Stan Shebs [GFDL (http://www.gnu.org/copyleft/fdl.html), CC-BY-SA-3.0 (http://creativecommons.org/licenses/by-sa/3.0) or CC-BY-SA-2.5 (http://creativecommons.org/licenses/by-sa/2.5)%5D, via Wikimedia Commons
Following on from Monday’s post, I thought I would look back at who has chaired the Council of Natural England, English Nature, the Nature Conservancy Council and – all the way back to 1949, The Nature Conservancy.
The National Parks and Access to the Countryside Act in 1949. It was one of the many amazing creations of the Attlee post-war Government (not forgetting the NHS, Universal Suffrage and Comprehensive Education). In 1950 the Nature Conservancy was established and its first chair was Sir Arthur Tansley, arguably the father of the science of Ecology and an ardent conservationist.
In 1963 the aristocrat Lord Howick – Evelyn Baring of the banking family, became chair after a highly distinguished career in the Colonial Service.
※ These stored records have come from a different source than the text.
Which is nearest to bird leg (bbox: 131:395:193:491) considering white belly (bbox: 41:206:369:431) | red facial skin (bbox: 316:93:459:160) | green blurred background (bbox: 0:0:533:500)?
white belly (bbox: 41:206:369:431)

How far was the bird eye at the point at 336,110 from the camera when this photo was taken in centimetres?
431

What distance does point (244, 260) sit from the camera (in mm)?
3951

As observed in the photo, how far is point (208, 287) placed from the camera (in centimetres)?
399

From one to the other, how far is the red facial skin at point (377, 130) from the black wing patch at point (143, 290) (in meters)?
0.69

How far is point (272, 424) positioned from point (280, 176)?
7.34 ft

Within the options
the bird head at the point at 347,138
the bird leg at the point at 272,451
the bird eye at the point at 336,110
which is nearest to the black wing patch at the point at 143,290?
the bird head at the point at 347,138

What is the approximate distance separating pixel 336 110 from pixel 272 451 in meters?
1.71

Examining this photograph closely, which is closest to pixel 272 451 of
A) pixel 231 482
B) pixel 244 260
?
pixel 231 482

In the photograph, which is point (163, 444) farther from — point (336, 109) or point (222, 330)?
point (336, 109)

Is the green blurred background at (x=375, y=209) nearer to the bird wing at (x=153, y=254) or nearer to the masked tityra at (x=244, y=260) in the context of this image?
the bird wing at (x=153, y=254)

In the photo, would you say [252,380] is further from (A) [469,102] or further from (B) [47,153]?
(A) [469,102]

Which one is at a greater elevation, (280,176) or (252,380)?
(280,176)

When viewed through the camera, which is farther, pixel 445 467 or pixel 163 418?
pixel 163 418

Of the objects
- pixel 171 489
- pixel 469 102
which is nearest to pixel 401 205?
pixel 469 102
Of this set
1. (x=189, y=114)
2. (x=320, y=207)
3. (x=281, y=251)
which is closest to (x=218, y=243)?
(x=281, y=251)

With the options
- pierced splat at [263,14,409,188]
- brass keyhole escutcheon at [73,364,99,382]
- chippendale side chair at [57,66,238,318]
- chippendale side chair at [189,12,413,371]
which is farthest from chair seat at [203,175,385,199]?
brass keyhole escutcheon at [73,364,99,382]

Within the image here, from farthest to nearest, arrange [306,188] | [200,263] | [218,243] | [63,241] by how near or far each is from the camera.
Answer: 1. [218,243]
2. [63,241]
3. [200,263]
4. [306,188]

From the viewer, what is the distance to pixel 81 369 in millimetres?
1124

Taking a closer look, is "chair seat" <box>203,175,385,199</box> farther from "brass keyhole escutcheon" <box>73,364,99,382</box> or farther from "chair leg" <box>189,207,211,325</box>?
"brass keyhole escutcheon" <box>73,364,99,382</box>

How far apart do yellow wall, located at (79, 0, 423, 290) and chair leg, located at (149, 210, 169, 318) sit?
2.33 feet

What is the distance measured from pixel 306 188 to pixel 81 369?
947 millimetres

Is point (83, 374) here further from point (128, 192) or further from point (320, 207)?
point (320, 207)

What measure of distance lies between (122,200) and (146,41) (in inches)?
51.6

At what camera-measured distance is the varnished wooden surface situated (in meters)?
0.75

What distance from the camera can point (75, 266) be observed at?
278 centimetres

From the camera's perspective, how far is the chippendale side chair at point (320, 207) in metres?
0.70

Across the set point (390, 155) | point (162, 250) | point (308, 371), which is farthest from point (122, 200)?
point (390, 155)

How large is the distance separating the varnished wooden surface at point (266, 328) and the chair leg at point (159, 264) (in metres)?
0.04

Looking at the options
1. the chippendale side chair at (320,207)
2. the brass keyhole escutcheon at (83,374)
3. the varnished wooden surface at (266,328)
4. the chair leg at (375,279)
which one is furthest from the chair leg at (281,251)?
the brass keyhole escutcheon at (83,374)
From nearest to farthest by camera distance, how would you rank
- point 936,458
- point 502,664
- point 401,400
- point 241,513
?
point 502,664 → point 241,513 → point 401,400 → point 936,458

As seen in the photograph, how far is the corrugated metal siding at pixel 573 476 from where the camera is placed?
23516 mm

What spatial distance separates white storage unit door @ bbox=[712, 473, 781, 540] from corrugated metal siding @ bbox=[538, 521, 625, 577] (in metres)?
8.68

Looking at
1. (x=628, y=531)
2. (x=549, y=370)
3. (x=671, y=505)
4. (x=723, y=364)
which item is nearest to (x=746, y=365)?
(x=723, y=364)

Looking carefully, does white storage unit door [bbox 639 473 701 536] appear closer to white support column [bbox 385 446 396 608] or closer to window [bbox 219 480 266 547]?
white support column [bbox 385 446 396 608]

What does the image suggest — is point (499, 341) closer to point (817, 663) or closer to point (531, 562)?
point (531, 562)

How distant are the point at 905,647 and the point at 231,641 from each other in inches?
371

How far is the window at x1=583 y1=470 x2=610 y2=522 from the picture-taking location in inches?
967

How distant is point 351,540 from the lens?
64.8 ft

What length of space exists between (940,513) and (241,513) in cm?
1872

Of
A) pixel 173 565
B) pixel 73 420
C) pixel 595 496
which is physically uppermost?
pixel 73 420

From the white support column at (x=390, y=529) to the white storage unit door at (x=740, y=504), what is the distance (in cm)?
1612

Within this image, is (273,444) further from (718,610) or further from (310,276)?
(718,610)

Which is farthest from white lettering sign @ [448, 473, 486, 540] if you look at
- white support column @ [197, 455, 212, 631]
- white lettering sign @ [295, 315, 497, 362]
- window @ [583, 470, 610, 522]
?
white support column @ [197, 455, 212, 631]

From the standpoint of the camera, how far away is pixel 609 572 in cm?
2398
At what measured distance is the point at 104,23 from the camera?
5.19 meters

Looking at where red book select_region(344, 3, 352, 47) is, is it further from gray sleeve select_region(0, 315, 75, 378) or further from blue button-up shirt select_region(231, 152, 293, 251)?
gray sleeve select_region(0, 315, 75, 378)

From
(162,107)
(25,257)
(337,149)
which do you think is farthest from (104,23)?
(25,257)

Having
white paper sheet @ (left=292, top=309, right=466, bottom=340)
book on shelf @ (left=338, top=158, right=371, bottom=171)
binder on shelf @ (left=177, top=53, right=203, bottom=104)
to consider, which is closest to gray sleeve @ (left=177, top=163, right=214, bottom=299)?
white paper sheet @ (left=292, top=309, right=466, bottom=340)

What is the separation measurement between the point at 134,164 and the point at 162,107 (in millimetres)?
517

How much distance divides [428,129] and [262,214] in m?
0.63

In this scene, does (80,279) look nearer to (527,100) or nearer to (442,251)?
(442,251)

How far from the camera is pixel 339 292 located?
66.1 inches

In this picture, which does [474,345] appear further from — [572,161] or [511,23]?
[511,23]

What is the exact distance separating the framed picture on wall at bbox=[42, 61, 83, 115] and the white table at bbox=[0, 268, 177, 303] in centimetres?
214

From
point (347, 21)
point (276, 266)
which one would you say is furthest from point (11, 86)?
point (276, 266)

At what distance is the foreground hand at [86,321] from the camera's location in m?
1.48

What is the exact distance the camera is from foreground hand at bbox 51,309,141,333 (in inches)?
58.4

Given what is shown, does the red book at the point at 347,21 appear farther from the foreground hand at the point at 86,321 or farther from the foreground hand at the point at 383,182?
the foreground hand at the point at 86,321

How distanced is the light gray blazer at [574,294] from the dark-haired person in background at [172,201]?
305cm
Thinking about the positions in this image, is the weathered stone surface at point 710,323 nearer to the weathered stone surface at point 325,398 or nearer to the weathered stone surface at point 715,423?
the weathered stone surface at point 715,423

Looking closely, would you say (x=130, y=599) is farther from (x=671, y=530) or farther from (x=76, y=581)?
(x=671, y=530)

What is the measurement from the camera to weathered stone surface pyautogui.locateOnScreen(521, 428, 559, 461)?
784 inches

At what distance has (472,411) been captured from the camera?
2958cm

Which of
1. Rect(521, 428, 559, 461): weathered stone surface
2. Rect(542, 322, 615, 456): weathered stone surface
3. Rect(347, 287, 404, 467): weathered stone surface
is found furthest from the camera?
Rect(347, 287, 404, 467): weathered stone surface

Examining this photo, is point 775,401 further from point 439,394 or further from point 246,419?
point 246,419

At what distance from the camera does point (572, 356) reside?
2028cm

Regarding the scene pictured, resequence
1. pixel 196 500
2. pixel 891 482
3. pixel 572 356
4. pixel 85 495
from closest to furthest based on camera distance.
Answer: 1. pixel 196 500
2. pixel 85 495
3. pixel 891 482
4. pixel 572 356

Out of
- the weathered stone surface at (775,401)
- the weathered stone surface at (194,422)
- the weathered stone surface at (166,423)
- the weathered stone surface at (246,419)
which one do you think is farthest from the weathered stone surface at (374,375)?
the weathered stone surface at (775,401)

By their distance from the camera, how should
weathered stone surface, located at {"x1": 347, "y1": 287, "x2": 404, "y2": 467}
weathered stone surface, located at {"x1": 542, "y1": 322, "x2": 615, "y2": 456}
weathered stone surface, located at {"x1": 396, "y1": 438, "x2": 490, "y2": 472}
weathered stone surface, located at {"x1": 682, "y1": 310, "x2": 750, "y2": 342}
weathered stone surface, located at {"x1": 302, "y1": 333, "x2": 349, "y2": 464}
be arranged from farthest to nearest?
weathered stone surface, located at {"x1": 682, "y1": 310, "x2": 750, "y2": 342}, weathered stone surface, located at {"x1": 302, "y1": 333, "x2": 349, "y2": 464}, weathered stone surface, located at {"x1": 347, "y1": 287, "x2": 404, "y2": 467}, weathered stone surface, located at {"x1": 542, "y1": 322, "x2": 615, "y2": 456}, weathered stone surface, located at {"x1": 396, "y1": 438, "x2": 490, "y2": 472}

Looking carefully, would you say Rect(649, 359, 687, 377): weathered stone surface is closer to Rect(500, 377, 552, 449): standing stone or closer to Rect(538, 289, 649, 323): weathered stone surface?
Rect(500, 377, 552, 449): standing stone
Howick steered the Conservancy through tough times, when the Natural Environment Research Council was created in 1965, the the Countryside Commission was hived off in 1968. In 1973 conservation was rescued and the NC split into the Nature Conservancy Council and the Institute for Terrestrial Ecology. Sir David Serpell was NCC’s first chair – he had been a Permanent Secretary and used his Civil Service expertise to establish NCC within that landscape – though he will be remembered more for his role in the Beeching railway cuts.
Sir Ralph Verneybecame chair of NCC in 1980 and steered the NCC through the treacherous waters of the Wildlife and Countryside Act 1981, the most amended bill in parliamentary history. He fell out of favour (apparently after the controversy surrounding the notification of West Sedgemoor as an SSSI – when effigies of Verney and NCC officials were burnt on the Levels) and was quickly replaced in 1983. Verney was very enthusiastic about conservation, from an aristocratic land-owners perspective.
Verney was replaced by Sir William Wilkinson – some at the time may have thought Wilkinson was brought in to be “a safe pair of hands”, but they were wrong. Wilkinson had also been a Banker in the City, where he famously stood up to Tiny Rowlands when Rowlands took over LonRho. Another passionate conservationist, Wilkinson steered NCC through the very dark era when Sir Nick Ridley was Environment Secretary. NCC stood up to the worst excesses of Thatherism (planting forests in the Flow Country, for example), with Sir William at the helm. Ridley – Owen Paterson’s wife’s late uncle, wrought his revenge and killed the NCC, splitting it into English Nature, CCW and SNH.
English Nature’s first chair was Lord Cranbrook, who had spoken in Parliament in favour of NCC’s creation in 1973. An academic zoologist, he sought t0 re-build EN after the cataclysm of NCC’s dismemberment, though that era may be better remembered for Derek Langslow’s corporate approach to EN’s strategy.
Barbara Young, ex Chief Exec at RSPB took over the chair in 1998, but left quite afterwards, to be replaced by Sir Martin Doughty. Both Young and Doughty had conservation running through their veins, and EN prospered under their chairmanship, as well as a moderately sympathetic Government (and healthy public sector finances.) The CROW Act of 2000 and the NERC Act of 2006 both strengthened EN’s powers to protect and manage SSSIs. Doughty took EN through the sometimes painful merger with RDS and the Countryside Agency and sadly died soon after.
Sir Poul Christensen took over in 2007. Christensen comes from a staunch farming background but during his tenure NE had been prepared to stand its ground against the power of the NFU and the farming establishment, until the Coalition took over and hobbled it.
Christensen has served his 2 terms and we will now have, unless something dramatic happens Edward Andrew Perronet Sells.
What can we tell from this quick look back over the chairs of the conservation bodies? Many of them were aristocrats, some were academics and financiers. Most in the past were Tory leaning (on the wet side of the party), though Young and Doughty were/are clearly Labour supporters. But all of them (perhaps with the exception of Serpell) had a passion for nature conservation.